EXTRAIT SOURCE:
^^^^

Mais c’est sur le terrain de la représentation institutionnelle que s’exacerbera l’opposition entre « modernes » et « classiques ». Si l’Union soviétique s’est ouverte, durant les années vingt, aux audaces de l’avant-garde permettant par exemple à Le Corbusier de bâtir le ministère de l’Industrie légère à Moscou (1930), le concours pour le palais des Soviets de 1933 marquera la fin des espoirs que les architectes progressistes pouvaient placer dans le régime soviétique.
En consacrant le projet de Iofan, également auteur du pavillon soviétique de l’Exposition de 1937, celui-ci fait le choix d’une représentation académique rétrograde qui deviendra dès lors officielle et que populariseront les célèbres aménagements du métro de Moscou.

^^^^

DONNÉES FOURNIES:
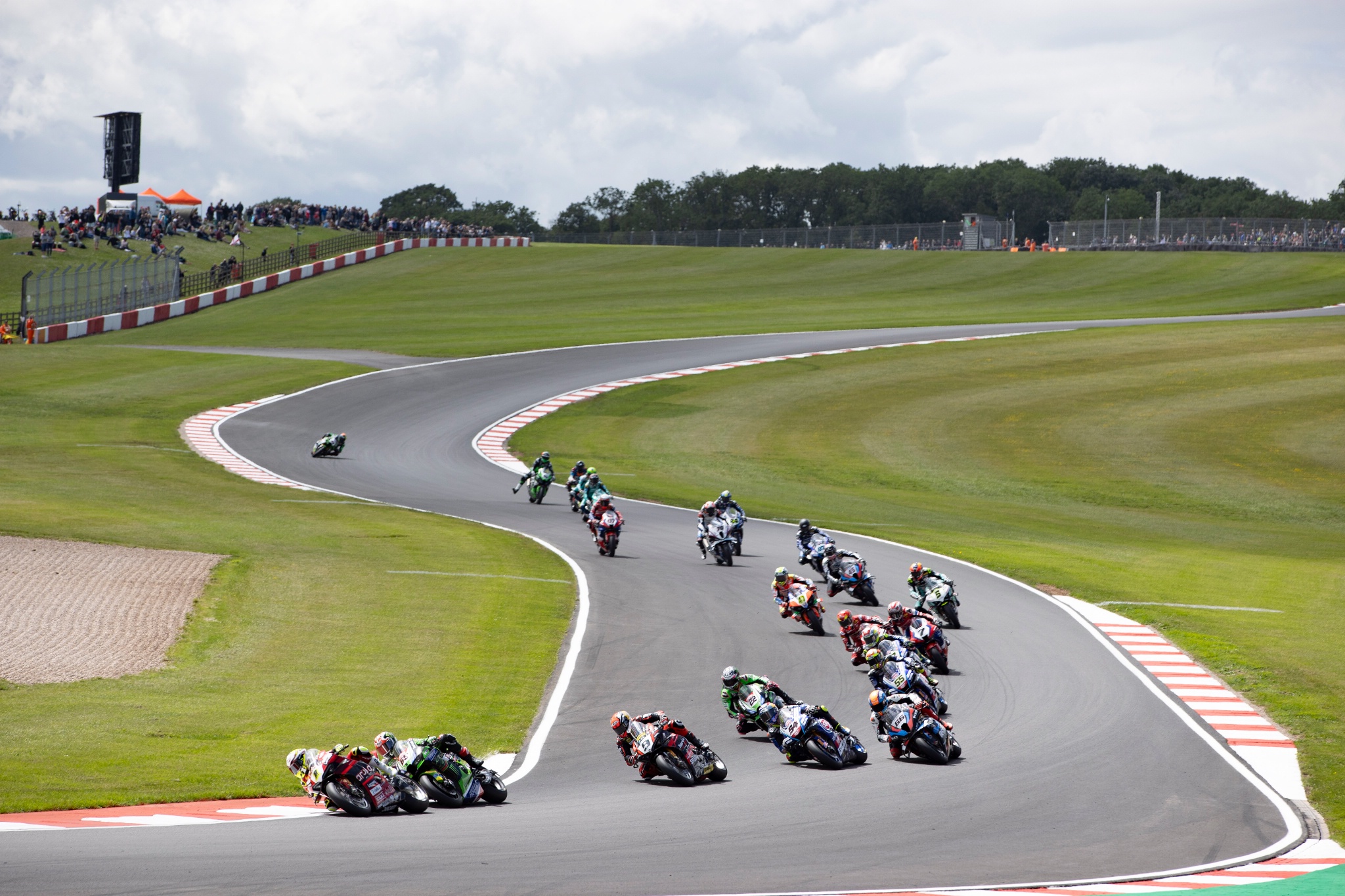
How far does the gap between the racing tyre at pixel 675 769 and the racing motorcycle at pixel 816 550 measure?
10.6m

^^^^

EXERCICES:
a - Répondez aux questions suivantes d'après l'extrait sur l'architecture soviétique :
(i) Quel bâtiment Le Corbusier a-t-il bâti à Moscou, et en quelle année ?
(ii) En quelle année s'est tenu le concours pour le palais des Soviets ?
(iii) Quel autre ouvrage l'extrait attribue-t-il à Iofan ?
b - Rédigez la suite de l'extrait sur l'architecture soviétique, après sa dernière phrase.

CORRIGÉ:
a -
(i) Le ministère de l'Industrie légère, en 1930.
(ii) En 1933.
(iii) Le pavillon soviétique de l'Exposition de 1937.

b -
En Allemagne, le mouvement est le même, et les projets d’Albert Speer pour Berlin inscriront, sur fond de colonnades austères et de perspectives grandioses, la mégalomanie de Hitler sur le sol germanique. En Italie, le débat sera beaucoup plus subtil, car le régime fasciste est déjà installé quand se développe le mouvement moderne qui ne peut, comme en Allemagne, être associé au précédent régime démocratique. Ainsi, les architectes du groupe « 7 » (Luigi Figini, Guido Frette, Sebastiano Larco, Gino Pollini, Carlo Enrico Rava, Adalberto Libera et Giuseppe Terragni) revendiquent le nouveau rationalisme qu’ils défendent comme un « style » authentiquement fasciste, dont le but n’est pas de rompre avec la tradition mais plutôt de la renouveler. Progressivement, cependant, les traditionalistes – dont les chefs de file sont Giovanni Muzio et Marcello Piacentini – gagneront la bataille d’influence auprès de Mussolini et trouveront une consécration officielle dans le monumental projet pour l’Exposition universelle de Rome programmée pour 1942, dont le célèbre Palazzo della Civilita, grand cube blanc percé de 216 arcades, reste la réalisation la plus marquante.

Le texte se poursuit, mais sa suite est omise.